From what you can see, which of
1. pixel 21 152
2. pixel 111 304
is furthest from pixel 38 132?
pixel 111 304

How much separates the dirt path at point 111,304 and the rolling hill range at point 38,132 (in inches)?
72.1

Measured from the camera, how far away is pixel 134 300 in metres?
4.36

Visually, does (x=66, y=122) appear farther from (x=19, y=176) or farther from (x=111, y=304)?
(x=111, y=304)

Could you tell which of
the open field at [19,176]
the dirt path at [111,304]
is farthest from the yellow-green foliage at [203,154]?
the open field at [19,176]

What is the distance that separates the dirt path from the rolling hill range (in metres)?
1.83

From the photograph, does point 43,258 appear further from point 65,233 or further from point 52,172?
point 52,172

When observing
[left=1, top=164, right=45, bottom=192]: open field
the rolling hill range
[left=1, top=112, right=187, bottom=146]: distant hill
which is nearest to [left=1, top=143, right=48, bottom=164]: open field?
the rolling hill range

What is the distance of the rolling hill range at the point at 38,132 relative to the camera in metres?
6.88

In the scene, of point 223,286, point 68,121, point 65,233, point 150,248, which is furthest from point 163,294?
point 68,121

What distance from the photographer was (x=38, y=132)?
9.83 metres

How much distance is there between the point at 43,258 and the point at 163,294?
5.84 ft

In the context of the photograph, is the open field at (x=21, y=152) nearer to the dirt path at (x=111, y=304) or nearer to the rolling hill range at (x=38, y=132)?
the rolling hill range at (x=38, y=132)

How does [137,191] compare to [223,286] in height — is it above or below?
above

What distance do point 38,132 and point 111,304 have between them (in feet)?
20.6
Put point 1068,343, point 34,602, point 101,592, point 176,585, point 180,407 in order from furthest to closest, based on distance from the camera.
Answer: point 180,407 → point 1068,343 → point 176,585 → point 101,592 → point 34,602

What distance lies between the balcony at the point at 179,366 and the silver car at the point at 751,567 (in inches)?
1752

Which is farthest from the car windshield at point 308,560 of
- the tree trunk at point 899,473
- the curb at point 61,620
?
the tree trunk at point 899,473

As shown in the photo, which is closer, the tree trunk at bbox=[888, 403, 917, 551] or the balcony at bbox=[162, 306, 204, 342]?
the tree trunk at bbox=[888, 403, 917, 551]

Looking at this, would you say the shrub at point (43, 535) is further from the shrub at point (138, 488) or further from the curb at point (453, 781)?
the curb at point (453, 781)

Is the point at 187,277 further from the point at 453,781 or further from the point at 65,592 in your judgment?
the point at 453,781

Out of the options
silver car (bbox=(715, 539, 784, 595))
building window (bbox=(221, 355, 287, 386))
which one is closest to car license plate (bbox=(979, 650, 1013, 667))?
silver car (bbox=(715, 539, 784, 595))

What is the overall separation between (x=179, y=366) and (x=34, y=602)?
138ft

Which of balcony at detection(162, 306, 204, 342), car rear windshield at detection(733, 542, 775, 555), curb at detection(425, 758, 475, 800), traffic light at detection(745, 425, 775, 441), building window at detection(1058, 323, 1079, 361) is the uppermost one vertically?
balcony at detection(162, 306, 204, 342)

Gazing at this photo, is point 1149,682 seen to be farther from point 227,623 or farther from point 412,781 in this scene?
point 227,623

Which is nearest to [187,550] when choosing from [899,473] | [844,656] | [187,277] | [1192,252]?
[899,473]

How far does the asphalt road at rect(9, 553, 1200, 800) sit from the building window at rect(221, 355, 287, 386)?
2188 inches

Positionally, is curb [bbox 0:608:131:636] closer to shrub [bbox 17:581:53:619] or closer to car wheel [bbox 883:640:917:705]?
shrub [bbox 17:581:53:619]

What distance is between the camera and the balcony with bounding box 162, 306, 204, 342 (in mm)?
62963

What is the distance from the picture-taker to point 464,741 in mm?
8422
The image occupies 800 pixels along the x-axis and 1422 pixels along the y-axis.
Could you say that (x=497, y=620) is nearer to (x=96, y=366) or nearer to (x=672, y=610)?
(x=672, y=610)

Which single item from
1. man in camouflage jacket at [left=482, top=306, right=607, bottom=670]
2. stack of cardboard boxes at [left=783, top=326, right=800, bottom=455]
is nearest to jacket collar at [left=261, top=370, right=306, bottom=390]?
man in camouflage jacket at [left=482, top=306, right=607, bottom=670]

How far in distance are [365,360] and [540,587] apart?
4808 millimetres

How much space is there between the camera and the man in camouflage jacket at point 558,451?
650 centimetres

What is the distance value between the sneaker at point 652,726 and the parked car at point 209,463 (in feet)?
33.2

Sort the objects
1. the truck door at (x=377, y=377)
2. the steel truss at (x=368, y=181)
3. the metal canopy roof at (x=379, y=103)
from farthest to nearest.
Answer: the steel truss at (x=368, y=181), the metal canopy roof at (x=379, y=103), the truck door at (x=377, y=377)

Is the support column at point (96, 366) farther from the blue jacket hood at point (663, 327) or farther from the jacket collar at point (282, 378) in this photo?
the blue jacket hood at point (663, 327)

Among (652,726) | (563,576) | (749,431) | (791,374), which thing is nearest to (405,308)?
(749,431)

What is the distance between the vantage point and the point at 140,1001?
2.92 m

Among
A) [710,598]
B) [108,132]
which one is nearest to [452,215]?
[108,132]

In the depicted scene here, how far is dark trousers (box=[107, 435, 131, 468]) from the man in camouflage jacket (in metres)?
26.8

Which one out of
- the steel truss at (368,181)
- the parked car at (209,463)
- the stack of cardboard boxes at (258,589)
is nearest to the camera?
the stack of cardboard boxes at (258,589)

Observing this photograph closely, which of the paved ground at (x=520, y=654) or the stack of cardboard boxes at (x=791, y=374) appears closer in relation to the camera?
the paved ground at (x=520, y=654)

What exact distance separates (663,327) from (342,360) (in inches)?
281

- Stated task -
Repeat the stretch of material from the line containing "As shown in" through the line containing "2188 inches", inclusive.

- Solution to the exercise -
As shown in the photo, which is closer, the tree trunk at bbox=[888, 403, 917, 551] or the balcony at bbox=[162, 306, 204, 342]?
the tree trunk at bbox=[888, 403, 917, 551]

Looking at this, would you say the shrub at point (43, 535) is further from the shrub at point (138, 488) or further from the curb at point (453, 781)?
the curb at point (453, 781)

Is the point at 187,277 further from the point at 453,781 or further from the point at 65,592 in your judgment?
the point at 453,781

Out of the options
silver car (bbox=(715, 539, 784, 595))
building window (bbox=(221, 355, 287, 386))
which one is closest to car license plate (bbox=(979, 650, 1013, 667))?
silver car (bbox=(715, 539, 784, 595))

What is the overall separation between (x=179, y=366) and (x=34, y=602)?
138ft

Which of balcony at detection(162, 306, 204, 342), car rear windshield at detection(733, 542, 775, 555), curb at detection(425, 758, 475, 800), traffic light at detection(745, 425, 775, 441), building window at detection(1058, 323, 1079, 361) is the uppermost one vertically?
balcony at detection(162, 306, 204, 342)

Gazing at this photo, is point 1149,682 seen to be farther from point 227,623 or farther from point 412,781 in this scene?
point 227,623

Which is nearest to [187,550] when choosing from [899,473] | [844,656] | [187,277] | [1192,252]?
[899,473]

How far does the asphalt road at rect(9, 553, 1200, 800) sit from the building window at rect(221, 355, 287, 386)?
2188 inches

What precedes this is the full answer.